Channel News Asia
TOKYO: Disgraced Japanese music producer Tetsuya Komuro has received a suspended three-year jail term for cheating an investor of 500 million yen (5.6 million dollars) in a copyright scam.
Komuro, 50, was once among Asia’s richest men, having produced songs that sold millions of albums for J-Pop sensations such as TRF and globe, but he fell on hard times following a divorce and failed business ventures.
“I apologise from the bottom of my heart,” Komuro said after the Osaka District Court handed down the prison term, which was suspended for five years. “I, Tetsuya Komuro, made a big mistake and committed a grave crime.”
Presiding judge Munehisa Sugita found that Komuro, who was arrested in November and pleaded guilty to fraud, had “employed a very sly scheme of taking advantage of the copyright trading system.”

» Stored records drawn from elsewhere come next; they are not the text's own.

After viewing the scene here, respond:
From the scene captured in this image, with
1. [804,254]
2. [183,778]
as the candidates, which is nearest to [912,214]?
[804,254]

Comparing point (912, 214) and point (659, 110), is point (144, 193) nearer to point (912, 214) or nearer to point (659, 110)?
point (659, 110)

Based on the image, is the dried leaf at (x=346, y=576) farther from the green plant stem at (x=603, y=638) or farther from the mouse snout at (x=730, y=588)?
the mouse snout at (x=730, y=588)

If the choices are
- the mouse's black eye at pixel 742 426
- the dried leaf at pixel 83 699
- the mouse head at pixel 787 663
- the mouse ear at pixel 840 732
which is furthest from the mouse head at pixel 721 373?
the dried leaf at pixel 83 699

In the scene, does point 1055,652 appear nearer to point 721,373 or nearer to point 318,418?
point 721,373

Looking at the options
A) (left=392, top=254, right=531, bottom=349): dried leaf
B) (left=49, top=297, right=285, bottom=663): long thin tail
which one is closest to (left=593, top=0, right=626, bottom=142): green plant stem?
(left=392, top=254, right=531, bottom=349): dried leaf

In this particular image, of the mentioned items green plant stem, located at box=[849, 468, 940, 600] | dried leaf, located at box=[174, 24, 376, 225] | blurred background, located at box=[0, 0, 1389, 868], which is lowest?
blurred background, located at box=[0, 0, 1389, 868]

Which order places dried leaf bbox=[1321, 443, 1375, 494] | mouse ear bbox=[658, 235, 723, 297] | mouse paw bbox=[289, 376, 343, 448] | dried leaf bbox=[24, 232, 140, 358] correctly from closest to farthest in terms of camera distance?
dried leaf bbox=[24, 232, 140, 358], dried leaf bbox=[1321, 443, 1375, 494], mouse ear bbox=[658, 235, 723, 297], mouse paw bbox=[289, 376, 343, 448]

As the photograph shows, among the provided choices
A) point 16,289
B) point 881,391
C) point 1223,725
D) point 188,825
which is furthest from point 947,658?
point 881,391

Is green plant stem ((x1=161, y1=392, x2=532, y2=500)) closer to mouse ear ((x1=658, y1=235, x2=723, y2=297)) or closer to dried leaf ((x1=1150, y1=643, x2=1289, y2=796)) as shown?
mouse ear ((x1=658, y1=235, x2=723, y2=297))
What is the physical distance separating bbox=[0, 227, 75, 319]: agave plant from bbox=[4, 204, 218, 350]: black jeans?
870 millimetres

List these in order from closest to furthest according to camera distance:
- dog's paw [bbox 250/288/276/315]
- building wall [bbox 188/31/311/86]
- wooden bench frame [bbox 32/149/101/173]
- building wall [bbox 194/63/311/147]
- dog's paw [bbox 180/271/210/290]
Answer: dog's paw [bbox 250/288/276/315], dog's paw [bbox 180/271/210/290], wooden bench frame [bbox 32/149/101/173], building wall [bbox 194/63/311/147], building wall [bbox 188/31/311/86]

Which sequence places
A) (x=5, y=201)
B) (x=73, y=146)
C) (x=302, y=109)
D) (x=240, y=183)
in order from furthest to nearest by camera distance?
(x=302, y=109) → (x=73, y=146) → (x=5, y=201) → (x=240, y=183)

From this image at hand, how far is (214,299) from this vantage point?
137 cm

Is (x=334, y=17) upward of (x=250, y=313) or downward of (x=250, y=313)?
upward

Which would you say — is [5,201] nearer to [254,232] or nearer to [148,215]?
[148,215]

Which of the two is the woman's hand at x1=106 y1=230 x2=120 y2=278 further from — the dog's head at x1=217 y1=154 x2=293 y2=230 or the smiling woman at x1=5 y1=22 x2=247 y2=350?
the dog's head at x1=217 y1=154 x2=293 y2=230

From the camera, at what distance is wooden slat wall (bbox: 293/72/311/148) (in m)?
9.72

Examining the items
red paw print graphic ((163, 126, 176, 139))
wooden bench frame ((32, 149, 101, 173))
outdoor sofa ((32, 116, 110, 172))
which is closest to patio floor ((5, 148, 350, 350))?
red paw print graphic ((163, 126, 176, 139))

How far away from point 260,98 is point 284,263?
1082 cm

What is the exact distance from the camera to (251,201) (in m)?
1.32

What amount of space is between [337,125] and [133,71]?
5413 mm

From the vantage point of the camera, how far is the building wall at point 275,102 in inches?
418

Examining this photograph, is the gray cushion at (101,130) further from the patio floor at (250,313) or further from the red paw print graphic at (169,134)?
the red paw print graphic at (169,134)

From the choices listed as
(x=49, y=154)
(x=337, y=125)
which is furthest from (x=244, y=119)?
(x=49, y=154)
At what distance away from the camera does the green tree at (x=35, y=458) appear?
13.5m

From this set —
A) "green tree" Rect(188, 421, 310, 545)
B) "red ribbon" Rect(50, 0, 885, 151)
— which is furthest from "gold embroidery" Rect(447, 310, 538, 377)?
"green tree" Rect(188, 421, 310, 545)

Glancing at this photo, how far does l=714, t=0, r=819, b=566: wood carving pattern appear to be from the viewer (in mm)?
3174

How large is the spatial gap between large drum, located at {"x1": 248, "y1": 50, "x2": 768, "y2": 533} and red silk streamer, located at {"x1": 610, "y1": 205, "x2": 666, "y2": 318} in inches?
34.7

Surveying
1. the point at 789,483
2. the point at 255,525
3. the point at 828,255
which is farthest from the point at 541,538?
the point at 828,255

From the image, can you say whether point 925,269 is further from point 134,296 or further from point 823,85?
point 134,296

Komuro had promised an investor the copyright to 806 tunes he had composed or written lyrics for in return for one billion yen, of which half was paid, even though he did not own the rights, the court was told.
The judge said that the cheated investor, who was not identified, had since been reimbursed with some 650 million yen, including settlement money, which the president of a leading music production company put up on Komuro’s behalf.

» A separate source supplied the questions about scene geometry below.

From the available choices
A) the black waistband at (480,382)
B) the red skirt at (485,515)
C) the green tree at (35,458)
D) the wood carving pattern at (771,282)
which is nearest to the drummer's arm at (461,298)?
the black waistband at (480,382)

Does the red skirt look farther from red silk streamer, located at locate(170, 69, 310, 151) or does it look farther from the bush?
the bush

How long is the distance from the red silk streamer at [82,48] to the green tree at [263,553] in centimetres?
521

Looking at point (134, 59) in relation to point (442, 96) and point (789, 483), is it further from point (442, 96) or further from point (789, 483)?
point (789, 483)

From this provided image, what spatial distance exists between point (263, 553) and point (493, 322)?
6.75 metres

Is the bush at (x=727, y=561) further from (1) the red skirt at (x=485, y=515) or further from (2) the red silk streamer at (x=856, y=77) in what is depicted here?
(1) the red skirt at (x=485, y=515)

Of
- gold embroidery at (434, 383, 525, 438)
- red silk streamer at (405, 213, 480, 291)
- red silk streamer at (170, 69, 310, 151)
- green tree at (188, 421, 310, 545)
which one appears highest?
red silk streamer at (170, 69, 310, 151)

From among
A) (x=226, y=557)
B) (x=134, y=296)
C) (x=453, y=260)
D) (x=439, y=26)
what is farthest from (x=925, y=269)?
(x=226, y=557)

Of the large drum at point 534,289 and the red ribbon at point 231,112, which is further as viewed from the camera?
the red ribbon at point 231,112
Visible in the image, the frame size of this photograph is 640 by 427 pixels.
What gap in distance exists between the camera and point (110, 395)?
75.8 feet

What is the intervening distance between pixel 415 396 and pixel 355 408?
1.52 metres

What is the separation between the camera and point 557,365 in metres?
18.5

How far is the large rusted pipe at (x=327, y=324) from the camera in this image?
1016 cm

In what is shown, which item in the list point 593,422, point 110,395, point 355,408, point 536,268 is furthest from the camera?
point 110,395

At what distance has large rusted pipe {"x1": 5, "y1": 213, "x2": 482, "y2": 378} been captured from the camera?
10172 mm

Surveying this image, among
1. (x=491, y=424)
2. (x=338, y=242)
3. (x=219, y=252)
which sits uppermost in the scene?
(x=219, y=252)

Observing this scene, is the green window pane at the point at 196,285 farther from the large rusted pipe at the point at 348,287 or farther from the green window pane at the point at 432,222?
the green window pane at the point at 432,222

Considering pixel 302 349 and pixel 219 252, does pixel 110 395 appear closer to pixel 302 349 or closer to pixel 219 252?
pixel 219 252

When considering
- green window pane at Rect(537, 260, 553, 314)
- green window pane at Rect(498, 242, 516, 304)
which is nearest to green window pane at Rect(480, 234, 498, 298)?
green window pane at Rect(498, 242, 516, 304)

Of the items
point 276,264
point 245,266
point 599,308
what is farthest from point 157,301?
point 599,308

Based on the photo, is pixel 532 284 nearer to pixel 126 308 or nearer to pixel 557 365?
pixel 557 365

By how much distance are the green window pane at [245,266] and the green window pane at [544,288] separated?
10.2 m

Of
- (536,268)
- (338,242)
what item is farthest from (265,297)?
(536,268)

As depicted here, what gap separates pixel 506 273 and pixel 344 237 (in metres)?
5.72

“The defendant now sincerely regrets (his actions),” the judge said.
Komuro made his debut as a pop producer in 1984 and rose to stardom in the 1990s by forming a group of top-selling artistes dubbed ‘the Komuro Family’ — including diva Namie Amuro as well as singing groups TRF and globe.
During the mid-1990s he gained prominence as one of Asia’s richest men after selling more than 170 million CDs in Asia. He owned Ferraris, luxury cruisers and villas in Hawaii, Bali and Malibu.
But he fell into debt in recent years amid payments to his divorced wife and investment failures. He reportedly lost seven billion yen in a 1996 Hong Kong joint venture with media magnate Rupert Murdoch’s News Corp.